═════ Supplied data
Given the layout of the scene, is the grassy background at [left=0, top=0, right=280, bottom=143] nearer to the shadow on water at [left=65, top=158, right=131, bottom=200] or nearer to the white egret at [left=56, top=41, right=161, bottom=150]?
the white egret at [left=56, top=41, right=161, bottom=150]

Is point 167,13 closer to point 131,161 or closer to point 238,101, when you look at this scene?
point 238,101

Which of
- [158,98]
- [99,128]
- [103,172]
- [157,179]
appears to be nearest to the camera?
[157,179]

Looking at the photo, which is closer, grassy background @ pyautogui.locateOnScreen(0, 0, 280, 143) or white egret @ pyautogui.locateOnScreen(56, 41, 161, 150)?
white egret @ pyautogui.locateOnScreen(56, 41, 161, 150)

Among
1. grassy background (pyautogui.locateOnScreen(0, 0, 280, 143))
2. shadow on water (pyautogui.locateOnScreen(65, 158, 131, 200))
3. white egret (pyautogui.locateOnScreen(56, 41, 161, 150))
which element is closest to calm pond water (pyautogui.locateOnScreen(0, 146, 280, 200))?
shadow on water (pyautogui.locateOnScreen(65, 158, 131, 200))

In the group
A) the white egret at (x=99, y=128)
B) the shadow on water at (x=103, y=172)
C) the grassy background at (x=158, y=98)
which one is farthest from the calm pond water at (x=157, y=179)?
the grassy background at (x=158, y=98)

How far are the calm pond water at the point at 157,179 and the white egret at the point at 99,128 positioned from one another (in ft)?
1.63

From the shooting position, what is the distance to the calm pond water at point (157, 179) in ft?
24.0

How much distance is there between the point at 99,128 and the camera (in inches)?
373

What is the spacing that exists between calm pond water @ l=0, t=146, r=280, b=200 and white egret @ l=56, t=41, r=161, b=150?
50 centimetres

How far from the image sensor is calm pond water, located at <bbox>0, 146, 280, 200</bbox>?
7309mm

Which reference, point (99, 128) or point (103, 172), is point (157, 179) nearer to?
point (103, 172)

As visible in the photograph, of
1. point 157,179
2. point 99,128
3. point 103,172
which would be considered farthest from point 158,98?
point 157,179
══════════
Stated problem: Put every line from the one containing "From the shooting" through the last line of the items, inclusive, into a JSON list of strings, with one string per line and blank lines omitted.

Correct response:
[
  "From the shooting position, what is the distance to the calm pond water at point (157, 179) in ft?",
  "24.0",
  "How much distance is there between the point at 99,128 and the camera (in inches)?",
  "373",
  "What is the spacing that exists between calm pond water @ l=0, t=146, r=280, b=200 and white egret @ l=56, t=41, r=161, b=150?",
  "50 centimetres",
  "How far from the image sensor is calm pond water, located at <bbox>0, 146, 280, 200</bbox>?",
  "7309mm",
  "Which reference, point (99, 128) or point (103, 172), is point (157, 179) nearer to?",
  "point (103, 172)",
  "As visible in the photograph, of",
  "1. point 157,179",
  "2. point 99,128",
  "3. point 103,172",
  "which would be considered farthest from point 158,98?",
  "point 157,179"
]